[EXERCISE DESCRIPTION]
Emit only the lines from the line containing "Between pixel 357" through the last line of the entries, unchanged.

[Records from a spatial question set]
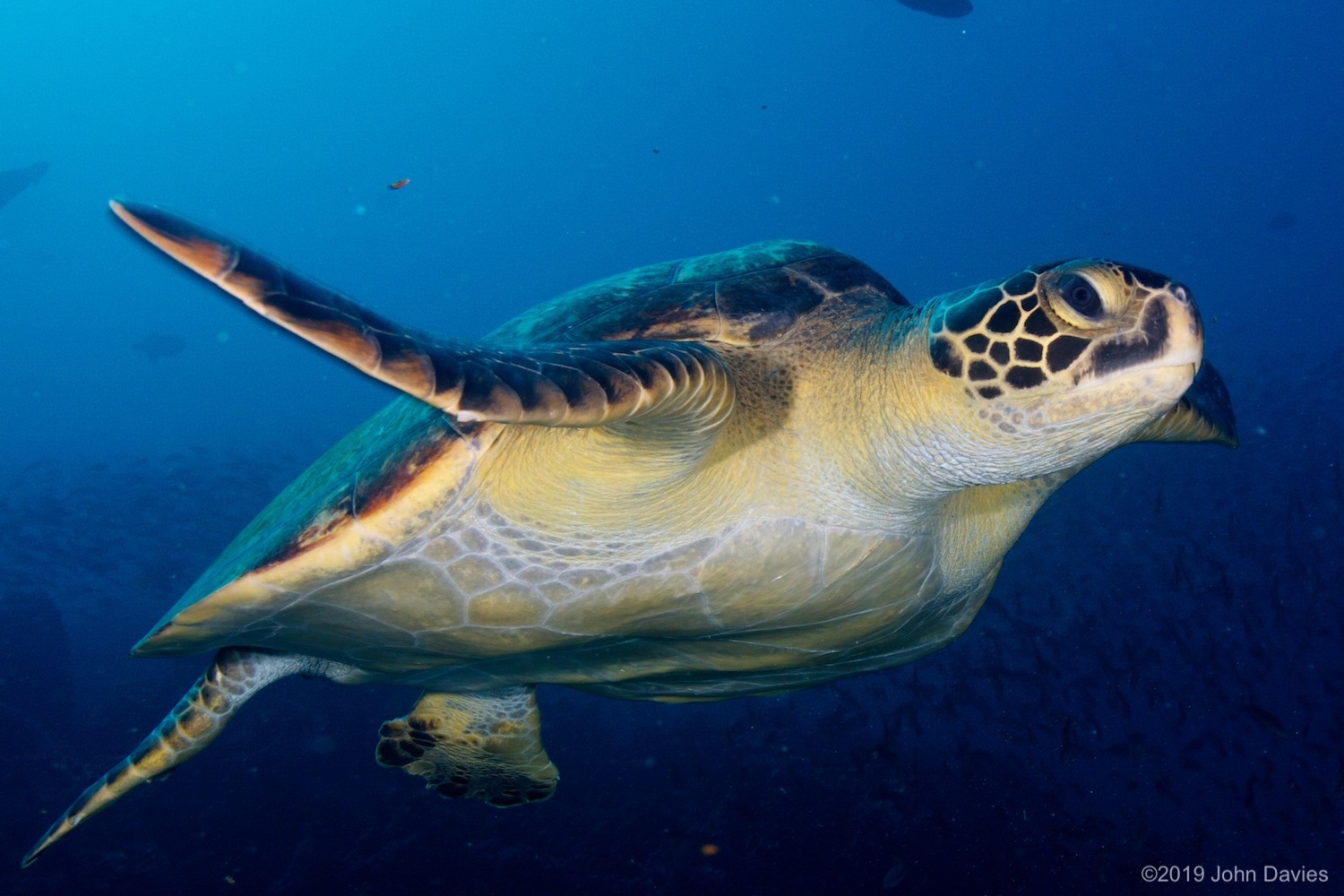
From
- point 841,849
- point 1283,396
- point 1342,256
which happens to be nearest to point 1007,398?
point 841,849

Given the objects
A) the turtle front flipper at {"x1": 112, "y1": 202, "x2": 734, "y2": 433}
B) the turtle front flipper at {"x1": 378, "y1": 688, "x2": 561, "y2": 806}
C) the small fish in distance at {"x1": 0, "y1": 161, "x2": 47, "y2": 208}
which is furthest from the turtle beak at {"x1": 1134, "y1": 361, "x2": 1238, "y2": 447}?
the small fish in distance at {"x1": 0, "y1": 161, "x2": 47, "y2": 208}

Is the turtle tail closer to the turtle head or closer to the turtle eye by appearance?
the turtle head

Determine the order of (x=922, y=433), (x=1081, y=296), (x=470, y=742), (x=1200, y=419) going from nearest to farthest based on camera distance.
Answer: (x=1081, y=296) → (x=922, y=433) → (x=1200, y=419) → (x=470, y=742)

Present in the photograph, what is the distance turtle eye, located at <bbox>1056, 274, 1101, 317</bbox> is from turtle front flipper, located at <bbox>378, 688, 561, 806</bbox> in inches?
107

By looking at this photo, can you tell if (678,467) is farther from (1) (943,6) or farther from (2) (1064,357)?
(1) (943,6)

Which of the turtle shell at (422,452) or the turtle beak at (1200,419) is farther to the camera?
the turtle beak at (1200,419)

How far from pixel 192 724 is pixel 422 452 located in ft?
6.62

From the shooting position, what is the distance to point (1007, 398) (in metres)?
1.50

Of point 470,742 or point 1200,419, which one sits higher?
point 1200,419

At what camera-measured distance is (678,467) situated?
158cm

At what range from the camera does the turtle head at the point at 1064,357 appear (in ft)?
4.47

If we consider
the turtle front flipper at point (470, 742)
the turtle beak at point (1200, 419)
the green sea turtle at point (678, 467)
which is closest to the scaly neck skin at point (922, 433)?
the green sea turtle at point (678, 467)

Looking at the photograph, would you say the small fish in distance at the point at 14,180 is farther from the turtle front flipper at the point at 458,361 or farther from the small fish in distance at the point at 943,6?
the turtle front flipper at the point at 458,361

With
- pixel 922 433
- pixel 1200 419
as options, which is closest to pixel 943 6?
pixel 1200 419
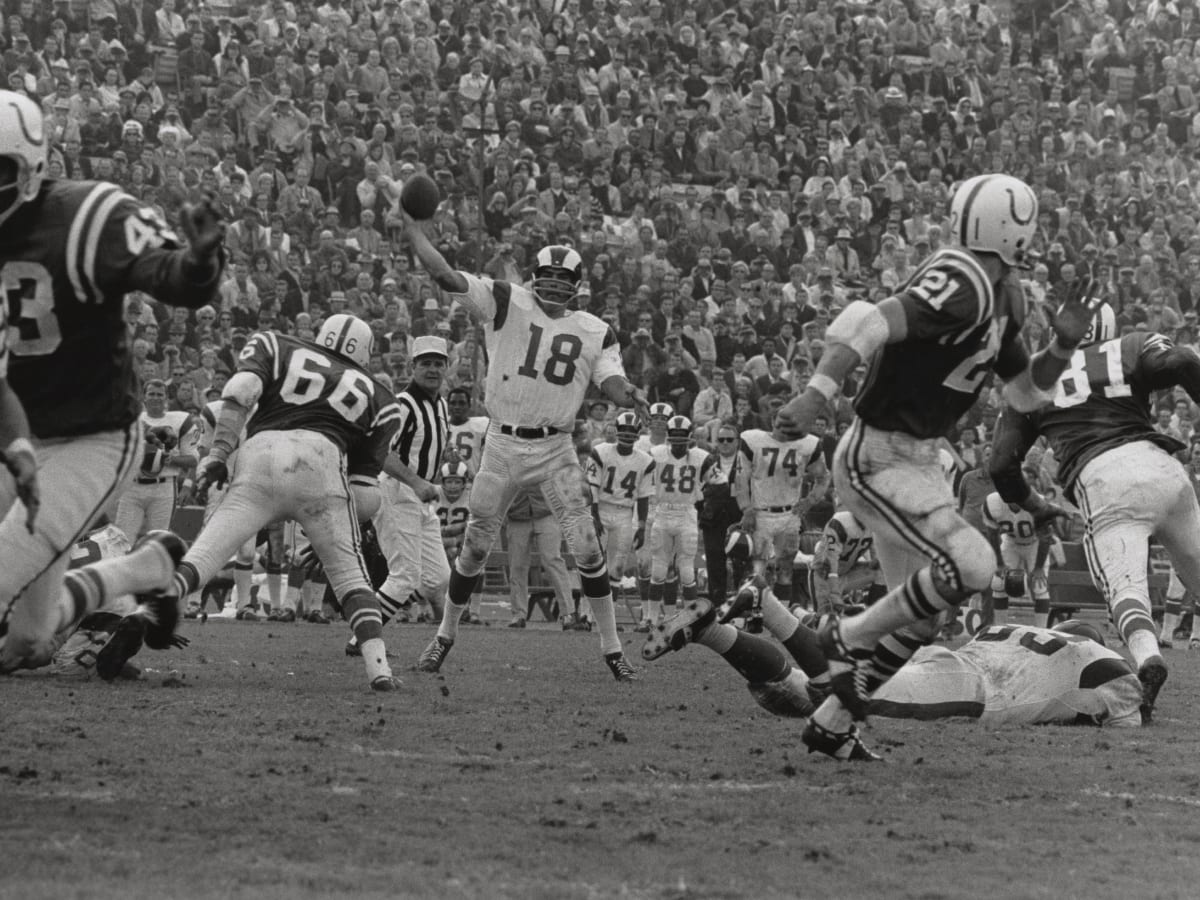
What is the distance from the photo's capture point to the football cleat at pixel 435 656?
9.73 m

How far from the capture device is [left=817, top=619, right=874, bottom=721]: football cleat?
6.19 meters

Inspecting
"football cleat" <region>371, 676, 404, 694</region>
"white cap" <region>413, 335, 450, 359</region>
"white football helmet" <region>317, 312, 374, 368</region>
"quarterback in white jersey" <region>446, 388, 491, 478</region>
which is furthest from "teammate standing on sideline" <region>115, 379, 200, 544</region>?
"football cleat" <region>371, 676, 404, 694</region>

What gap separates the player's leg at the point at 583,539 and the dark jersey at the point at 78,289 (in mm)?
4483

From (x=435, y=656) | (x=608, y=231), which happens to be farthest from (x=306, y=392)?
(x=608, y=231)

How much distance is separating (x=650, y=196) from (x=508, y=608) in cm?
691

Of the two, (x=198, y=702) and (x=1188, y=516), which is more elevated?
(x=1188, y=516)

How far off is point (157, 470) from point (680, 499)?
19.2ft

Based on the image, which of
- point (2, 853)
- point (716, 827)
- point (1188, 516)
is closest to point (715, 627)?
point (716, 827)

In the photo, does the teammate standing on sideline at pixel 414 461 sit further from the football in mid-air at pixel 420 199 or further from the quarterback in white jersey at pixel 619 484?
the quarterback in white jersey at pixel 619 484

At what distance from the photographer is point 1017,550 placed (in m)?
16.0

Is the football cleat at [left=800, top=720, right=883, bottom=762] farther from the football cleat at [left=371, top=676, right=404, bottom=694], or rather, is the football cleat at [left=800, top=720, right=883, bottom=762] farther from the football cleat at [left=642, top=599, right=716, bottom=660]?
the football cleat at [left=371, top=676, right=404, bottom=694]

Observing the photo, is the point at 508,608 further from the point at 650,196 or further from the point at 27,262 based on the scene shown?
the point at 27,262

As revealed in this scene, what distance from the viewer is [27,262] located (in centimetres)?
518

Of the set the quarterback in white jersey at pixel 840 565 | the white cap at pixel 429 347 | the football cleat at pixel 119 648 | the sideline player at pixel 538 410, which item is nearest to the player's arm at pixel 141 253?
the football cleat at pixel 119 648
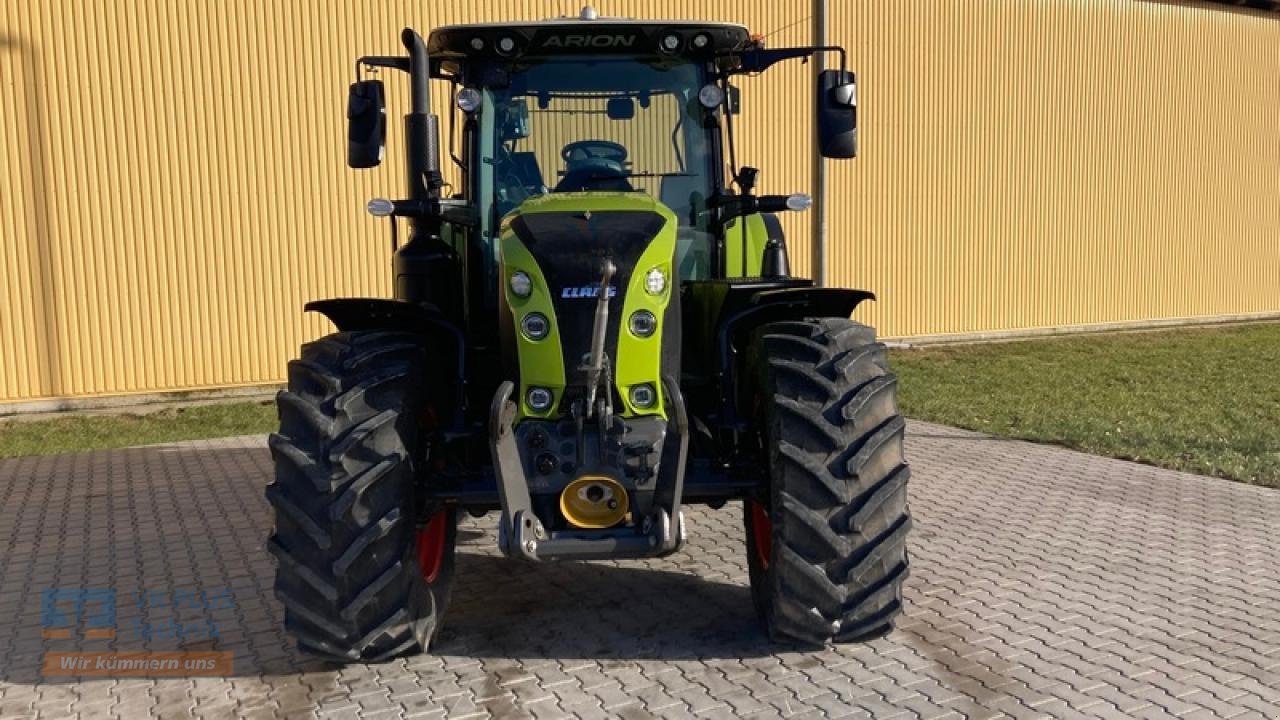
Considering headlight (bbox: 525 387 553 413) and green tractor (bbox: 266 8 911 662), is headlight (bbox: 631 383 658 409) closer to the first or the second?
green tractor (bbox: 266 8 911 662)

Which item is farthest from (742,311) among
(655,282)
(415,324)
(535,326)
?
(415,324)

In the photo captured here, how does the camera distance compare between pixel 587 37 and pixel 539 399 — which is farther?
pixel 587 37

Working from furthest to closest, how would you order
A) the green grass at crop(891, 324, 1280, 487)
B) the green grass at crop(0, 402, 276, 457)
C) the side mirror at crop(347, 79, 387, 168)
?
the green grass at crop(0, 402, 276, 457) → the green grass at crop(891, 324, 1280, 487) → the side mirror at crop(347, 79, 387, 168)

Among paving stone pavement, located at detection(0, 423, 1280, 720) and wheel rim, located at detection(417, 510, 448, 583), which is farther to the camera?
wheel rim, located at detection(417, 510, 448, 583)

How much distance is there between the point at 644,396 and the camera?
14.2 feet

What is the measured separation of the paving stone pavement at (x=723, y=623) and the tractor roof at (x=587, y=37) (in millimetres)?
2487

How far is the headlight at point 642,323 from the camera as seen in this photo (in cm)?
429

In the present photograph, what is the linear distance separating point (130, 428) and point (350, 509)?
293 inches

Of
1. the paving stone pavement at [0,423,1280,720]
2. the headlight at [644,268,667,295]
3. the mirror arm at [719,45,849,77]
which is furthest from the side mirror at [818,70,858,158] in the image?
the paving stone pavement at [0,423,1280,720]

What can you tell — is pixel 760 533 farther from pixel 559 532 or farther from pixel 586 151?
pixel 586 151

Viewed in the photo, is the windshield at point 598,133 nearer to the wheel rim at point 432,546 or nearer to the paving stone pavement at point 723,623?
the wheel rim at point 432,546

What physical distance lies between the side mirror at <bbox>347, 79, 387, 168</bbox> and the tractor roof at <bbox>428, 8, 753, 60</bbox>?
0.45m

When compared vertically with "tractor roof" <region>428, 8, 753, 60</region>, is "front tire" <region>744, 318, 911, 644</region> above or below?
below

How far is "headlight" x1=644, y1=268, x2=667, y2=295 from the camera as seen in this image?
14.1 feet
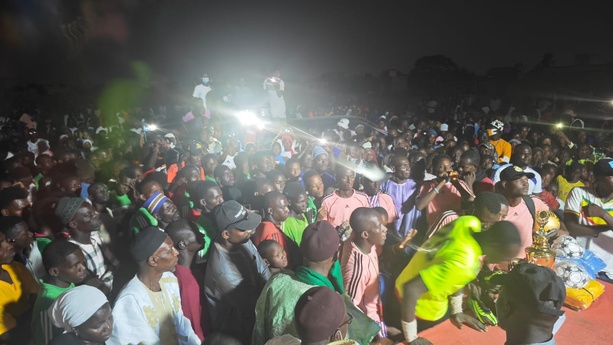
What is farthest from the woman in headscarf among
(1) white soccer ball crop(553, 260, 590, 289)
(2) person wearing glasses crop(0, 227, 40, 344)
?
(1) white soccer ball crop(553, 260, 590, 289)

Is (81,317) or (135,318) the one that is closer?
(81,317)

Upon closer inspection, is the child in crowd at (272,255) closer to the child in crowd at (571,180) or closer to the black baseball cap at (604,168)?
the black baseball cap at (604,168)

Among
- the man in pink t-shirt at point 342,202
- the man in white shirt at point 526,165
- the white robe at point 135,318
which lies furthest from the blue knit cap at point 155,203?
the man in white shirt at point 526,165

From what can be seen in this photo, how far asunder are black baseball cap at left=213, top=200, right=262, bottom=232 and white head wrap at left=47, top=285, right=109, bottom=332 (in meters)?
1.03

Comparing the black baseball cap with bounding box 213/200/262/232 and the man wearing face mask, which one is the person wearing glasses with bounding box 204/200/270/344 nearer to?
the black baseball cap with bounding box 213/200/262/232

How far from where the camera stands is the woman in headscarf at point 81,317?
2066mm

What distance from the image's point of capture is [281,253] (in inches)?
125

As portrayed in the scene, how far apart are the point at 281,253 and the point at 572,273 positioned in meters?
2.34

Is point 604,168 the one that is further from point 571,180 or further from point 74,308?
point 74,308

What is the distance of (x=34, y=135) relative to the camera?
8.91m

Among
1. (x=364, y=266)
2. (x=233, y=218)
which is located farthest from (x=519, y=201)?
(x=233, y=218)

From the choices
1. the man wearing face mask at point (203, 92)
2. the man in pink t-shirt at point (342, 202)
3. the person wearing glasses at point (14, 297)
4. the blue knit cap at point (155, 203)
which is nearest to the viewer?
the person wearing glasses at point (14, 297)

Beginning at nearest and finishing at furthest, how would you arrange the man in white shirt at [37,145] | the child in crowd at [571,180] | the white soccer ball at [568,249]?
the white soccer ball at [568,249] < the child in crowd at [571,180] < the man in white shirt at [37,145]

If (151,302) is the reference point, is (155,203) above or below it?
above
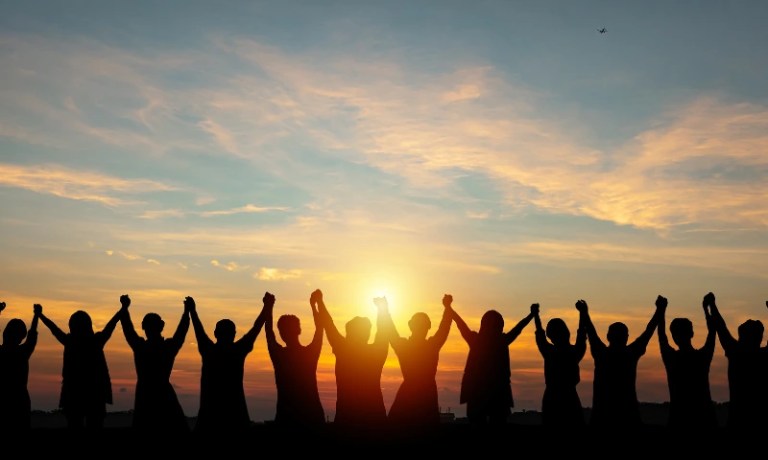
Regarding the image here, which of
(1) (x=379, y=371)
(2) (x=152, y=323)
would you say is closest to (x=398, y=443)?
(1) (x=379, y=371)

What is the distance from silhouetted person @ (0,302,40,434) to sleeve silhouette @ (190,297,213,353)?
3.42m

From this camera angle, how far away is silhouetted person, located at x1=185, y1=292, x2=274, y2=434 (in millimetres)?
16516

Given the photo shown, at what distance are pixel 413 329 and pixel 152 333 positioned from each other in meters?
4.79

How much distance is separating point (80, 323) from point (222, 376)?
303cm

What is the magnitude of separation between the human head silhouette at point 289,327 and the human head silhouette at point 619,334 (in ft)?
19.5

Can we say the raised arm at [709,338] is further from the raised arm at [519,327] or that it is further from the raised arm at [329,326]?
the raised arm at [329,326]

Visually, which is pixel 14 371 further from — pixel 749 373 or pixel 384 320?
pixel 749 373

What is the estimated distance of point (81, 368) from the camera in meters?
17.2

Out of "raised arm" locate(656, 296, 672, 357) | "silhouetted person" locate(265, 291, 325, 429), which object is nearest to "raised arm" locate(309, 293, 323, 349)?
"silhouetted person" locate(265, 291, 325, 429)

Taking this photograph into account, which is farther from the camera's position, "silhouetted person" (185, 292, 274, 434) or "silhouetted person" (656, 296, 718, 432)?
Result: "silhouetted person" (656, 296, 718, 432)

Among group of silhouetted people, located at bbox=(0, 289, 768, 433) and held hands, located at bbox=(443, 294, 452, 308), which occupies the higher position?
held hands, located at bbox=(443, 294, 452, 308)

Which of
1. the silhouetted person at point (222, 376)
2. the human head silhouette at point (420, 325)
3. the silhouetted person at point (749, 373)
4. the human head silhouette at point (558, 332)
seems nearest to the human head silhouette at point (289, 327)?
the silhouetted person at point (222, 376)

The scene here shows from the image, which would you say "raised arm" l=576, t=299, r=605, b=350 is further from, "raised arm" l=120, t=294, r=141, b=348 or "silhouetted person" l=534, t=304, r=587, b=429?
"raised arm" l=120, t=294, r=141, b=348

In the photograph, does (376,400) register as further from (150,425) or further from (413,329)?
(150,425)
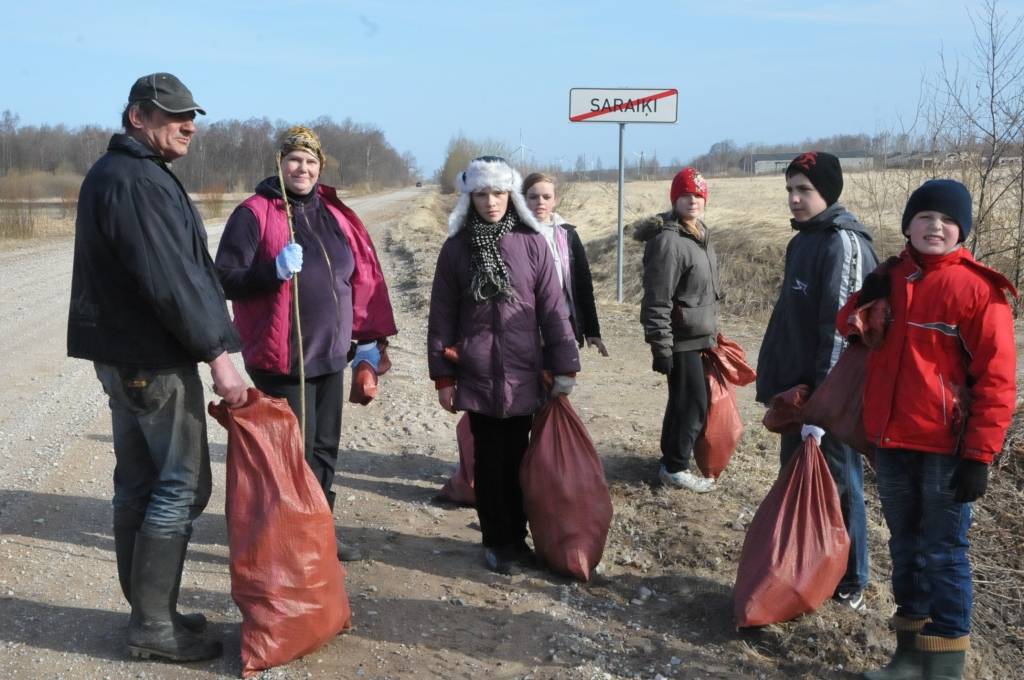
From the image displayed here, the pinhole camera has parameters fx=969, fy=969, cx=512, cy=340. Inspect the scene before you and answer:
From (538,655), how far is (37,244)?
22494 millimetres

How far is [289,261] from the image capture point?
375 centimetres

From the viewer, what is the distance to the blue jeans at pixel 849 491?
3.75 meters

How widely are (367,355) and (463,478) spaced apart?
108 cm

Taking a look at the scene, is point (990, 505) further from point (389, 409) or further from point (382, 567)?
point (389, 409)

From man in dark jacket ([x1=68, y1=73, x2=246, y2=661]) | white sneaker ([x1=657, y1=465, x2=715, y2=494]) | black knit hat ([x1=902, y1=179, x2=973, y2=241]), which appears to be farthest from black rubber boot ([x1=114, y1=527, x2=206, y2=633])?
black knit hat ([x1=902, y1=179, x2=973, y2=241])

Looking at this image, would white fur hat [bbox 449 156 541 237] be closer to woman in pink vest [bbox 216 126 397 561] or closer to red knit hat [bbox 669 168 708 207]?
woman in pink vest [bbox 216 126 397 561]

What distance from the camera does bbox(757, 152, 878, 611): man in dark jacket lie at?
11.8 feet

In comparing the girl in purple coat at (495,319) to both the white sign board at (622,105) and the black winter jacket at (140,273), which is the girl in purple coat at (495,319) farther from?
the white sign board at (622,105)

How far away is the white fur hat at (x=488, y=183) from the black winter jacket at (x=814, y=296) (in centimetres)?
108

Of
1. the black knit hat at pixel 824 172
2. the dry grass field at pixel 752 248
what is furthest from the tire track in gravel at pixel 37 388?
the dry grass field at pixel 752 248

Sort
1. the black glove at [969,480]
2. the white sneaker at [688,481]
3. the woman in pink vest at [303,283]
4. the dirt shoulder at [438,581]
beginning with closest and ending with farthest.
→ the black glove at [969,480], the dirt shoulder at [438,581], the woman in pink vest at [303,283], the white sneaker at [688,481]

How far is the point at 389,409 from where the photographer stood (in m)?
Answer: 7.15

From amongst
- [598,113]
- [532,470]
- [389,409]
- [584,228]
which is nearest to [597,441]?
[389,409]

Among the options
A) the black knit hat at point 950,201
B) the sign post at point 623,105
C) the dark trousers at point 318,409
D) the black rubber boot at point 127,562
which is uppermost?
the sign post at point 623,105
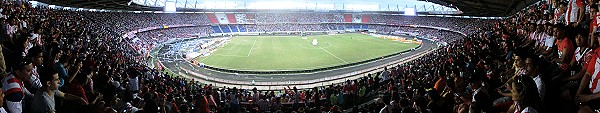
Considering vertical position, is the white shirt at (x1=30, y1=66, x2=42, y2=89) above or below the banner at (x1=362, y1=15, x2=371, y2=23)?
above

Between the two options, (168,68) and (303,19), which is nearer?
(168,68)

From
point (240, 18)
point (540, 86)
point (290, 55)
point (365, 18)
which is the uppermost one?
point (240, 18)

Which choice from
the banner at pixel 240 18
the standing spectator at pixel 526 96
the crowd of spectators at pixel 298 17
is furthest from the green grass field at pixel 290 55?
the crowd of spectators at pixel 298 17

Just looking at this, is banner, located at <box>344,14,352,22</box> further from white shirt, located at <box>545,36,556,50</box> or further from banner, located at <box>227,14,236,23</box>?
white shirt, located at <box>545,36,556,50</box>

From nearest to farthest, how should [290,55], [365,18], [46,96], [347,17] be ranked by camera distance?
[46,96] < [290,55] < [365,18] < [347,17]

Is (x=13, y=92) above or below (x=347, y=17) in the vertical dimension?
above

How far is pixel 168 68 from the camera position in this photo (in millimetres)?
31125

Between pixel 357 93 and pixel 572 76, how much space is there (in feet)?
33.6

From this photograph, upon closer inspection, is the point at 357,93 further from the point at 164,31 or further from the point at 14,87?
the point at 164,31

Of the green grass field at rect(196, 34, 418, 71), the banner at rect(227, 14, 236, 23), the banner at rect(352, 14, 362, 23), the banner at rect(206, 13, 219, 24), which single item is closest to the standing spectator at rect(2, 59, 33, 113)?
the green grass field at rect(196, 34, 418, 71)

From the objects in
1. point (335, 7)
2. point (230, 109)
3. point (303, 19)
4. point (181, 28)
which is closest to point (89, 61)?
point (230, 109)

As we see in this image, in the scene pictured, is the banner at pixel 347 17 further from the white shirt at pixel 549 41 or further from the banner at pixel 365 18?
the white shirt at pixel 549 41

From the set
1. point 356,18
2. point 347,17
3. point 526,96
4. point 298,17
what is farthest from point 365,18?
point 526,96

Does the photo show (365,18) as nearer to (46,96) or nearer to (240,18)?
(240,18)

[THE OUTPUT]
Between pixel 357 93 and pixel 572 76, how much space is there (in feet)?
33.6

From this photograph, upon closer inspection, is the point at 357,93 further from the point at 164,31 or further from the point at 14,87?
the point at 164,31

Of the green grass field at rect(196, 34, 418, 71), the banner at rect(227, 14, 236, 23), the banner at rect(352, 14, 362, 23), the banner at rect(206, 13, 219, 24), which single item is closest to the standing spectator at rect(2, 59, 33, 113)?
the green grass field at rect(196, 34, 418, 71)

From the objects in
1. point (335, 7)
2. point (230, 109)
3. point (303, 19)
4. point (181, 28)
which is closest to point (89, 61)?
point (230, 109)

As we see in this image, in the scene pictured, is the banner at pixel 347 17 further from the white shirt at pixel 549 41 or further from the banner at pixel 365 18?
the white shirt at pixel 549 41

From the set
1. point 356,18
2. point 347,17
3. point 526,96
4. point 298,17
what is farthest from point 365,18?
point 526,96

Does the photo show (365,18) as nearer to (46,96) or nearer to (240,18)?
(240,18)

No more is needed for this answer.